### EXERCISE BRIEF
Please count how many lines in the rows below contain the string "muddy", matching its case exactly. Reply with the number alone.

### Spatial question records
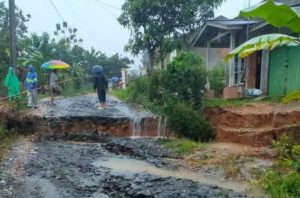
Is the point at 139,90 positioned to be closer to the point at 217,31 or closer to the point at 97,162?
the point at 217,31

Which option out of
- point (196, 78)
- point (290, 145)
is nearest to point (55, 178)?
point (290, 145)

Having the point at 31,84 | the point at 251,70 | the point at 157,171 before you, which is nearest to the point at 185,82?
the point at 251,70

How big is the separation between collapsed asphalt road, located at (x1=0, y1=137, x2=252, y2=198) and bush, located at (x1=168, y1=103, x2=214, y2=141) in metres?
0.99

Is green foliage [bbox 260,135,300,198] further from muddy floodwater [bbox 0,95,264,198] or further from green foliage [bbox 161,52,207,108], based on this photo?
green foliage [bbox 161,52,207,108]

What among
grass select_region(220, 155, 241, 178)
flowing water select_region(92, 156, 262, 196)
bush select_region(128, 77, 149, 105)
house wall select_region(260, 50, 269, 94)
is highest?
house wall select_region(260, 50, 269, 94)

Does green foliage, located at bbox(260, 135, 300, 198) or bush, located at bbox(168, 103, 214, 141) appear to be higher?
bush, located at bbox(168, 103, 214, 141)

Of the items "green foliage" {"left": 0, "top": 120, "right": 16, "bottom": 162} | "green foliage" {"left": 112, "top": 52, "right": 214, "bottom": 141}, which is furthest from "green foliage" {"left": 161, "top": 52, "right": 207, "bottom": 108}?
"green foliage" {"left": 0, "top": 120, "right": 16, "bottom": 162}

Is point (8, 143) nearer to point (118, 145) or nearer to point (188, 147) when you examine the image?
point (118, 145)

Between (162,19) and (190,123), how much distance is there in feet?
34.3

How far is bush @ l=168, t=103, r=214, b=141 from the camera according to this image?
12703 millimetres

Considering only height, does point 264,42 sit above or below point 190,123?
above

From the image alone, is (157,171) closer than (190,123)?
Yes

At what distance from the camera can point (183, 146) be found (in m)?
11.9

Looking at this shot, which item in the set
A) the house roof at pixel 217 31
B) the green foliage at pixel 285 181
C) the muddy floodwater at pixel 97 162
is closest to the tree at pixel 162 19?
the house roof at pixel 217 31
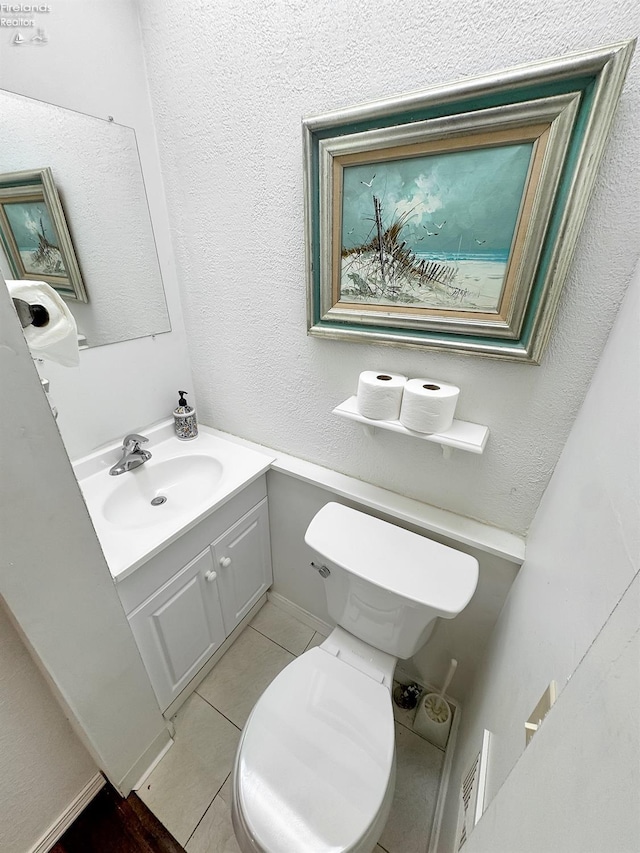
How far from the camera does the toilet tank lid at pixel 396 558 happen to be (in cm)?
84

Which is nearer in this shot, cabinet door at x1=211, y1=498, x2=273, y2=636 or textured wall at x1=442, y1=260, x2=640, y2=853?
textured wall at x1=442, y1=260, x2=640, y2=853

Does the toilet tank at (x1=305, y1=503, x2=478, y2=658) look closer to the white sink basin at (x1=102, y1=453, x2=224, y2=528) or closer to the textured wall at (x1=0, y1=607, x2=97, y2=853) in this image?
the white sink basin at (x1=102, y1=453, x2=224, y2=528)

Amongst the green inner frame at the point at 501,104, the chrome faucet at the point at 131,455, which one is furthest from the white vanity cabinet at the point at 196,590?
the green inner frame at the point at 501,104

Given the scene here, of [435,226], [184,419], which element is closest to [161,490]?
[184,419]

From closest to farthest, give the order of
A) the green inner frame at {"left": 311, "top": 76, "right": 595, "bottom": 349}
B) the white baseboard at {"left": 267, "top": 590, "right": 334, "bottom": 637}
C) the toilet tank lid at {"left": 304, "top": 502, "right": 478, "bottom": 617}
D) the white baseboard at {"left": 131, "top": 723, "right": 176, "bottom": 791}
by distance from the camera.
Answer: the green inner frame at {"left": 311, "top": 76, "right": 595, "bottom": 349}
the toilet tank lid at {"left": 304, "top": 502, "right": 478, "bottom": 617}
the white baseboard at {"left": 131, "top": 723, "right": 176, "bottom": 791}
the white baseboard at {"left": 267, "top": 590, "right": 334, "bottom": 637}

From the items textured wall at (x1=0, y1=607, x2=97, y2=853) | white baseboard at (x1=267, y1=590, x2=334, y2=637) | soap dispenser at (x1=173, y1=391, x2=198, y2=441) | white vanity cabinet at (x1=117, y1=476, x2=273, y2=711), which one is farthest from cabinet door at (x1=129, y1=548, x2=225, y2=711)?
soap dispenser at (x1=173, y1=391, x2=198, y2=441)

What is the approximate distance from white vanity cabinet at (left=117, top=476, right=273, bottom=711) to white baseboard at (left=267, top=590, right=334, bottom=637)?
0.15m

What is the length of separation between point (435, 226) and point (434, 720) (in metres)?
1.51

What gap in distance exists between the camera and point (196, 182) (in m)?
1.04

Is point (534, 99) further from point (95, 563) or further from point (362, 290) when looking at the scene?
point (95, 563)

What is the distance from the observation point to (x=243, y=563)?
131 cm

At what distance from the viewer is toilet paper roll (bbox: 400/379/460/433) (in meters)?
0.80

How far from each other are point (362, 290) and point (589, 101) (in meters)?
0.51

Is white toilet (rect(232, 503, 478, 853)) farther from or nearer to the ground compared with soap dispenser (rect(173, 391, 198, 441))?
nearer to the ground
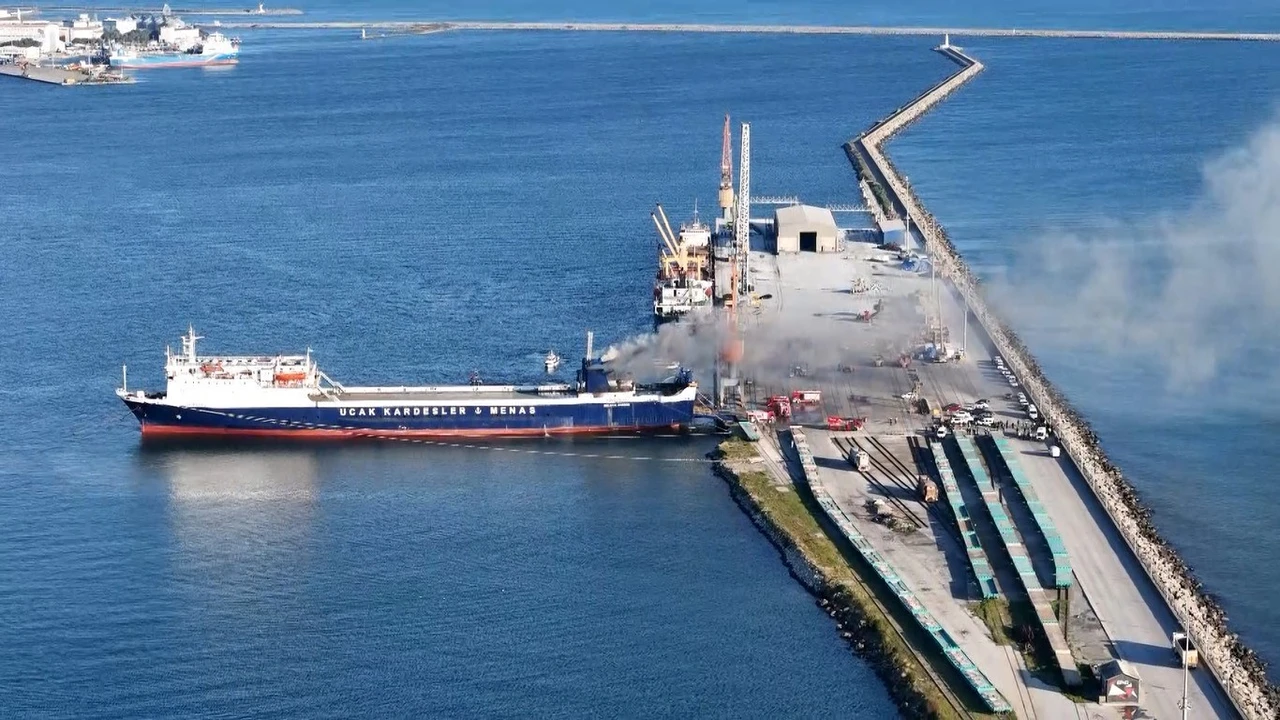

### FINAL ANSWER
2